Rising oil and gas prices have dried up savings and stifled investment, forcing the European Central Bank to raise interest rates unprecedentedly to keep inflation in check.

But the economy has also shown unexpected resilience. As during the COVID-19 pandemic, growth exceeded expectations as companies adapted to the changing environment faster than policymakers expected.

Recent figures, including key confidence indicators and the latest PMI data, suggest that growth may have already bottomed out, supported by generous government support and a mild winter with limited energy consumption, and a modest It suggests that recovery is underway.

Nonetheless, the picture remains weak, with 2023 growth projections bleak due to a significant decline in real incomes and a sharp rise in interest rates.

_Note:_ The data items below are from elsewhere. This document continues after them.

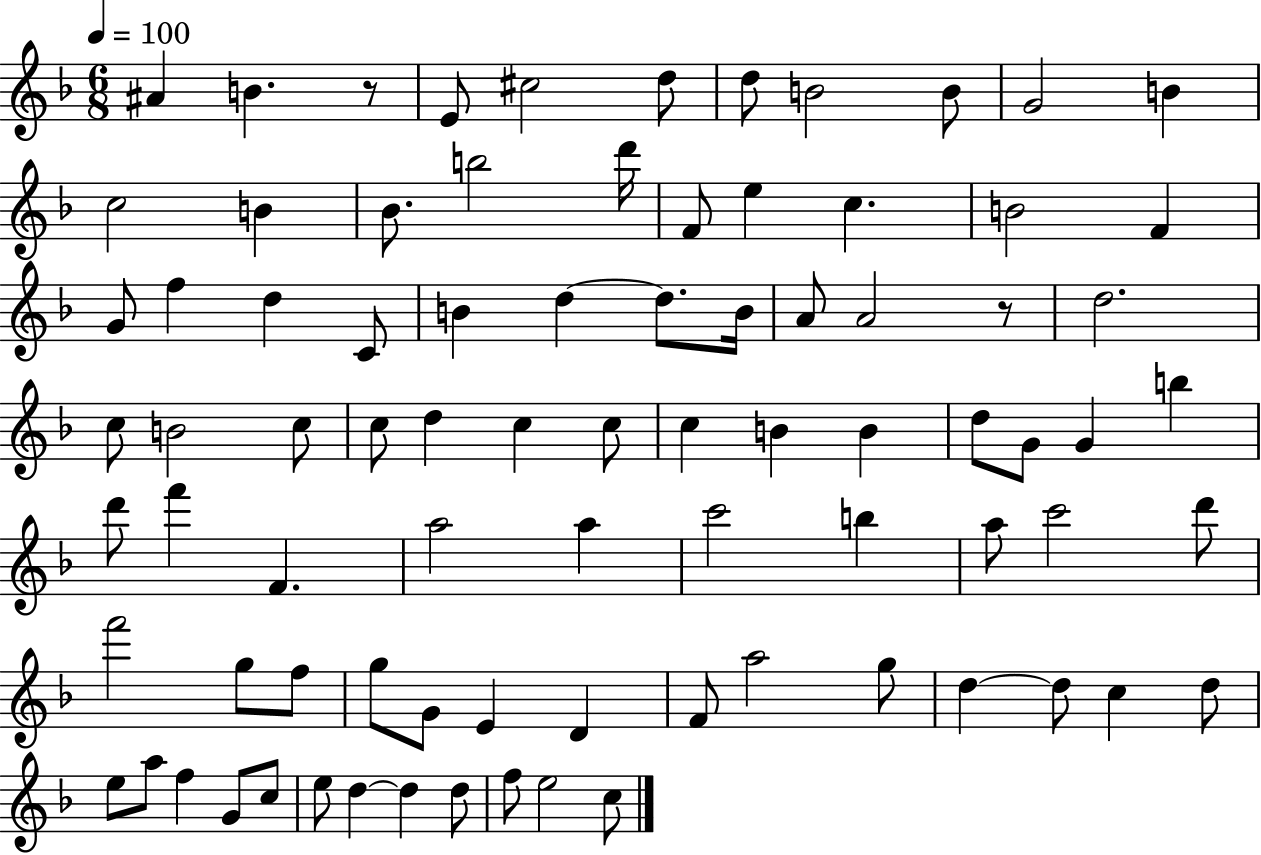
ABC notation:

X:1
T:Untitled
M:6/8
L:1/4
K:F
^A B z/2 E/2 ^c2 d/2 d/2 B2 B/2 G2 B c2 B _B/2 b2 d'/4 F/2 e c B2 F G/2 f d C/2 B d d/2 B/4 A/2 A2 z/2 d2 c/2 B2 c/2 c/2 d c c/2 c B B d/2 G/2 G b d'/2 f' F a2 a c'2 b a/2 c'2 d'/2 f'2 g/2 f/2 g/2 G/2 E D F/2 a2 g/2 d d/2 c d/2 e/2 a/2 f G/2 c/2 e/2 d d d/2 f/2 e2 c/2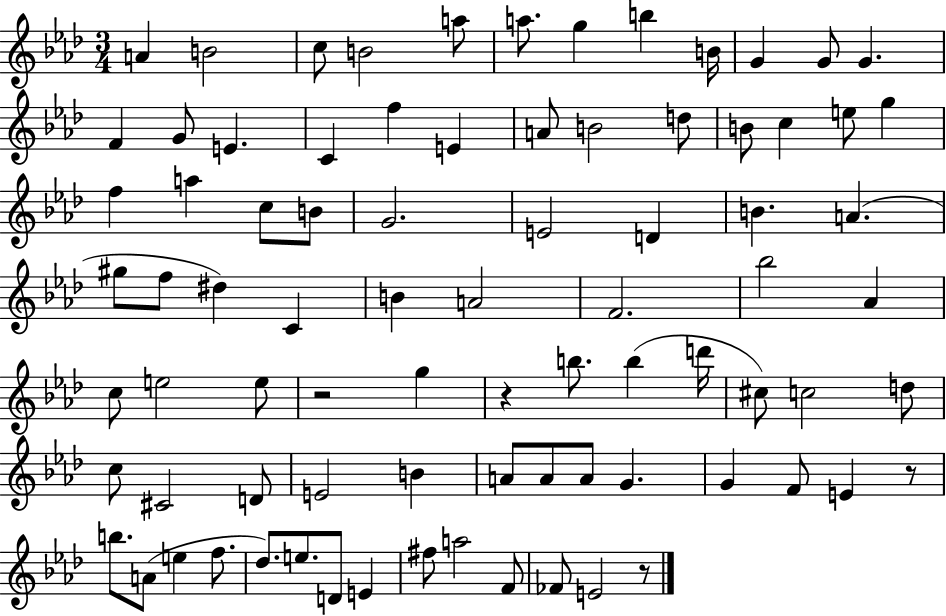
A4/q B4/h C5/e B4/h A5/e A5/e. G5/q B5/q B4/s G4/q G4/e G4/q. F4/q G4/e E4/q. C4/q F5/q E4/q A4/e B4/h D5/e B4/e C5/q E5/e G5/q F5/q A5/q C5/e B4/e G4/h. E4/h D4/q B4/q. A4/q. G#5/e F5/e D#5/q C4/q B4/q A4/h F4/h. Bb5/h Ab4/q C5/e E5/h E5/e R/h G5/q R/q B5/e. B5/q D6/s C#5/e C5/h D5/e C5/e C#4/h D4/e E4/h B4/q A4/e A4/e A4/e G4/q. G4/q F4/e E4/q R/e B5/e. A4/e E5/q F5/e. Db5/e. E5/e. D4/e E4/q F#5/e A5/h F4/e FES4/e E4/h R/e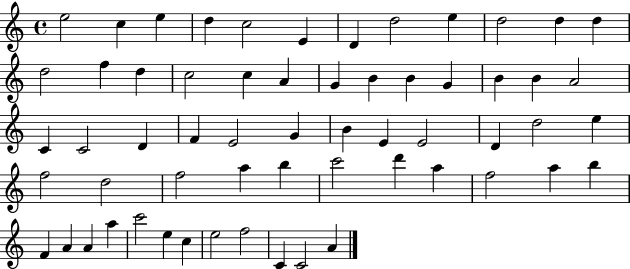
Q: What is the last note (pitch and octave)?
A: A4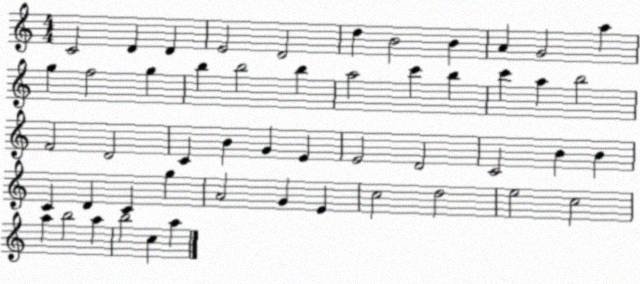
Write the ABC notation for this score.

X:1
T:Untitled
M:4/4
L:1/4
K:C
C2 D D E2 D2 d B2 B A G2 a g f2 g b b2 b a2 c' b c' a b2 F2 D2 C B G E E2 D2 C2 B B C D C g A2 G E c2 d2 e2 c2 a b2 a b2 c a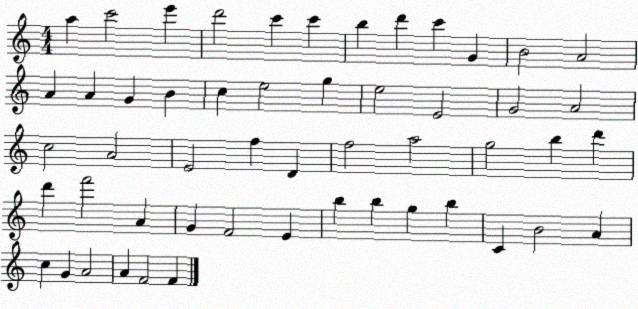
X:1
T:Untitled
M:4/4
L:1/4
K:C
a c'2 e' d'2 c' c' b d' c' G B2 A2 A A G B c e2 g e2 E2 G2 A2 c2 A2 E2 f D f2 a2 g2 b d' d' f'2 A G F2 E b b g b C B2 A c G A2 A F2 F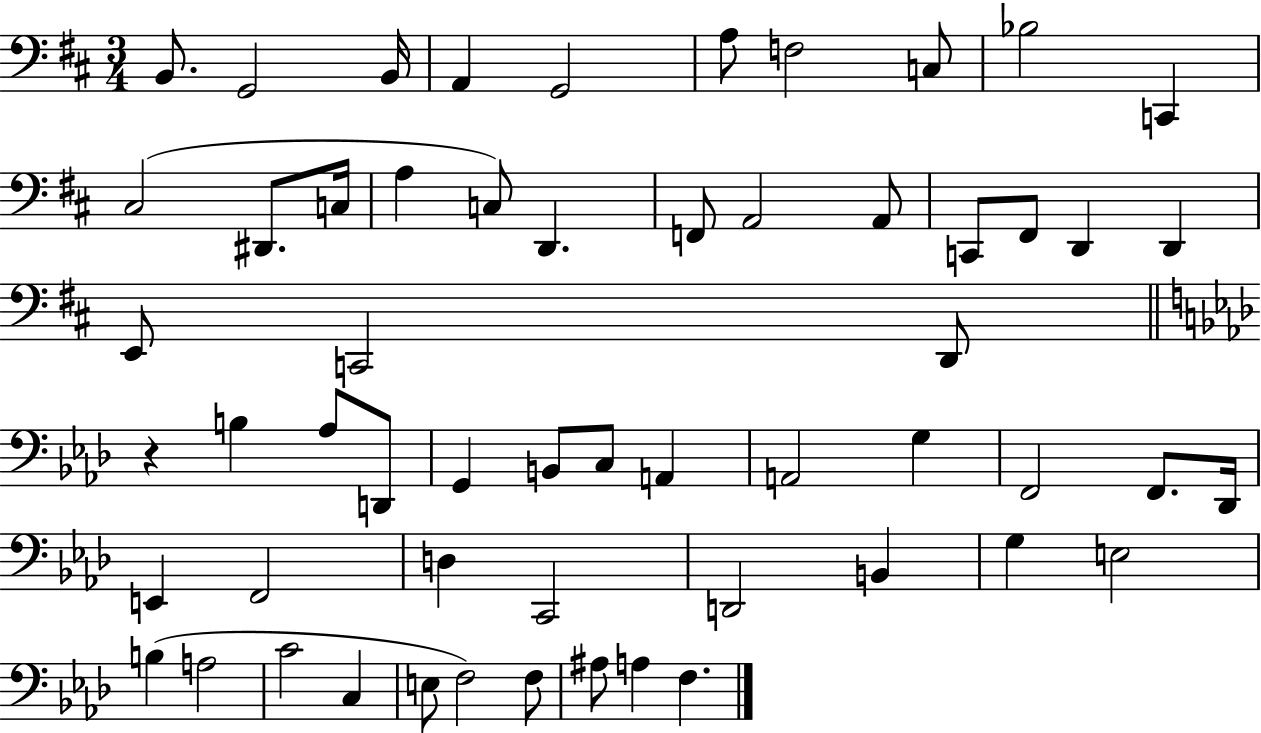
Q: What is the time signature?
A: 3/4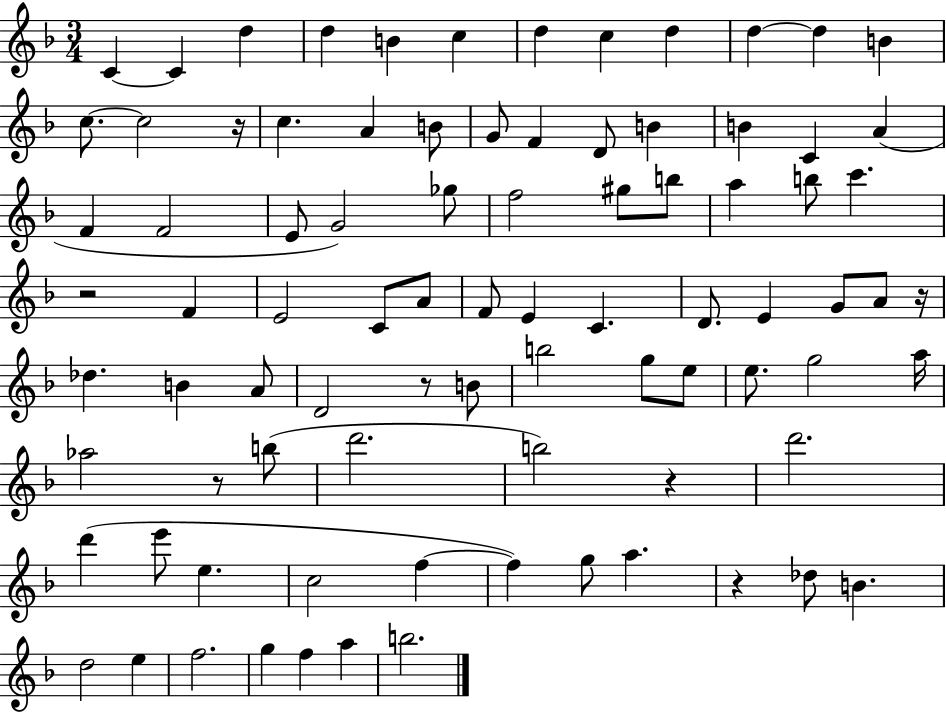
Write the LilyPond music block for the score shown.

{
  \clef treble
  \numericTimeSignature
  \time 3/4
  \key f \major
  c'4~~ c'4 d''4 | d''4 b'4 c''4 | d''4 c''4 d''4 | d''4~~ d''4 b'4 | \break c''8.~~ c''2 r16 | c''4. a'4 b'8 | g'8 f'4 d'8 b'4 | b'4 c'4 a'4( | \break f'4 f'2 | e'8 g'2) ges''8 | f''2 gis''8 b''8 | a''4 b''8 c'''4. | \break r2 f'4 | e'2 c'8 a'8 | f'8 e'4 c'4. | d'8. e'4 g'8 a'8 r16 | \break des''4. b'4 a'8 | d'2 r8 b'8 | b''2 g''8 e''8 | e''8. g''2 a''16 | \break aes''2 r8 b''8( | d'''2. | b''2) r4 | d'''2. | \break d'''4( e'''8 e''4. | c''2 f''4~~ | f''4) g''8 a''4. | r4 des''8 b'4. | \break d''2 e''4 | f''2. | g''4 f''4 a''4 | b''2. | \break \bar "|."
}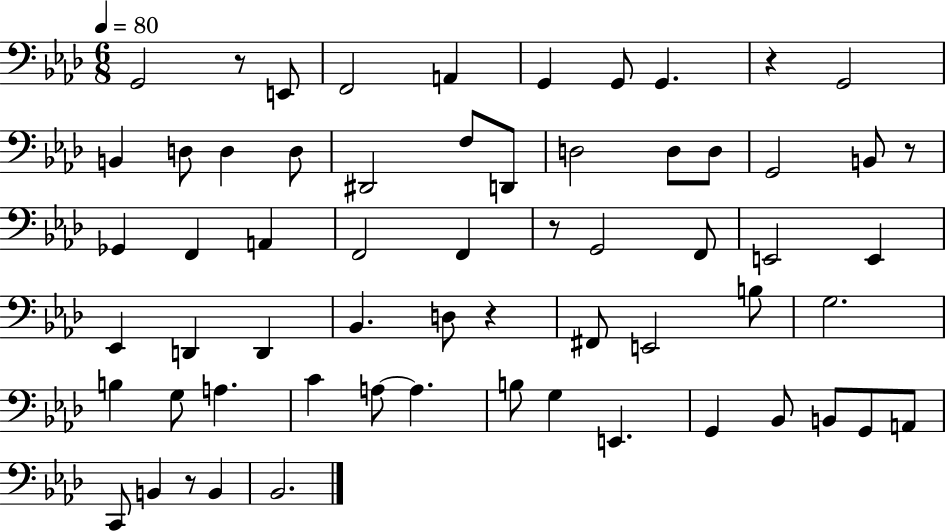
{
  \clef bass
  \numericTimeSignature
  \time 6/8
  \key aes \major
  \tempo 4 = 80
  g,2 r8 e,8 | f,2 a,4 | g,4 g,8 g,4. | r4 g,2 | \break b,4 d8 d4 d8 | dis,2 f8 d,8 | d2 d8 d8 | g,2 b,8 r8 | \break ges,4 f,4 a,4 | f,2 f,4 | r8 g,2 f,8 | e,2 e,4 | \break ees,4 d,4 d,4 | bes,4. d8 r4 | fis,8 e,2 b8 | g2. | \break b4 g8 a4. | c'4 a8~~ a4. | b8 g4 e,4. | g,4 bes,8 b,8 g,8 a,8 | \break c,8 b,4 r8 b,4 | bes,2. | \bar "|."
}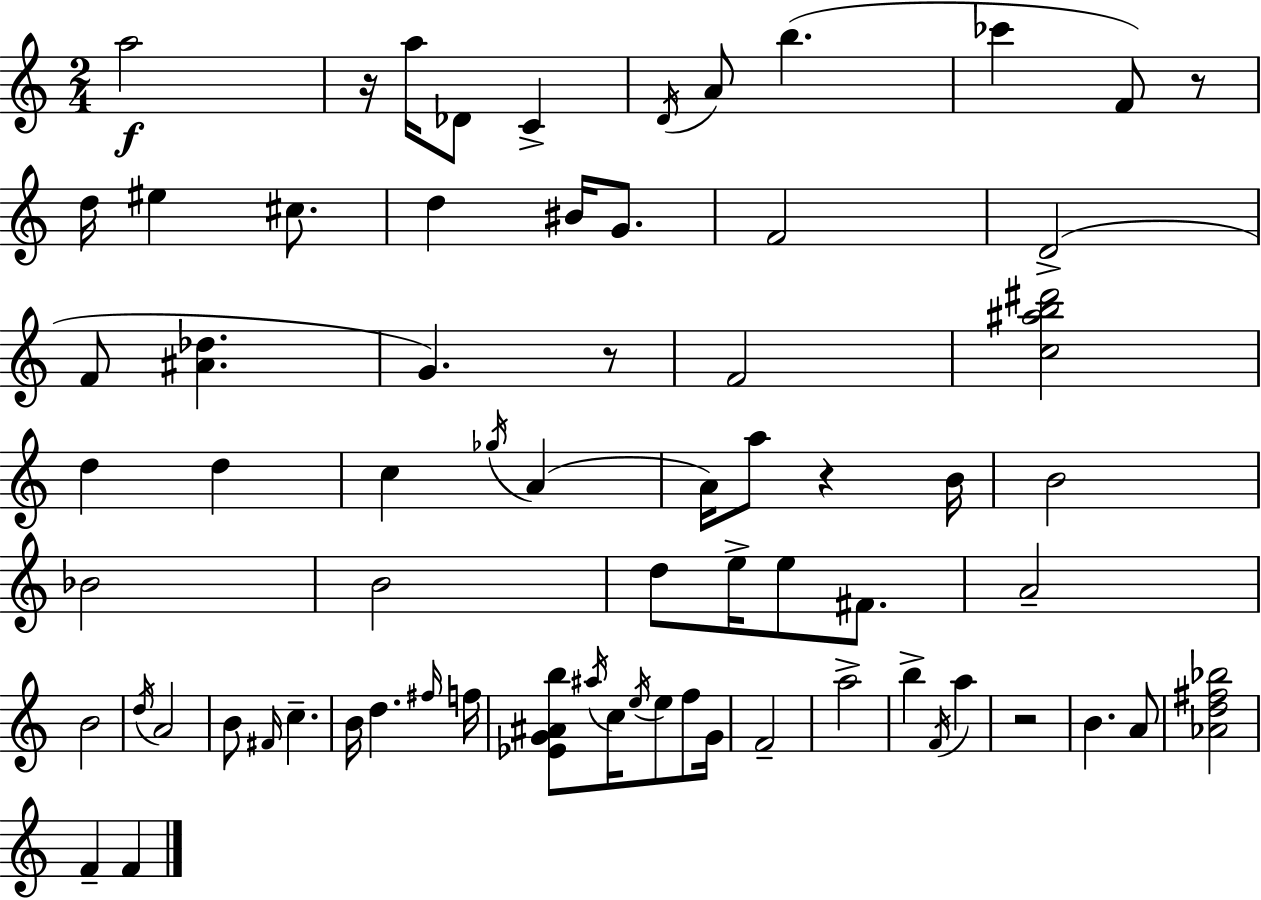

“The GDP headline gives a misleadingly positive impression of what the economy will look like in the second half of 2022,” said Ken Watlett, an analyst at S&P Global Market Intelligence.

“A key takeaway from member country data is the widespread weakness in private consumption, with a belated bite of severe pressures on household real incomes from a spike in inflation.”

Economists said Ireland’s 3.5% growth in the fourth quarter distorted the picture, adding that without Ireland the euro zone would have had zero growth.

The ECB has hiked interest rates by a combined 2.5% to 2% since July to curb inflation. The market will see another 1.5% rise by midyear, which will take deposit rates to their highest level since the turn of the century. .

Such a rapid increase has put the brakes on bank lending, an important source of credit for businesses, and access to loans has already suffered its biggest last-quarter decline since the bloc debt crisis in 2011. It is

“The tightening of monetary policy is likely to slow the economy in the coming months,” said Christoph Weil, an economist at Commerzbank.

“We continue to expect the eurozone economy to contract slightly in the first half, and the expected recovery in the second half is likely to weaken.”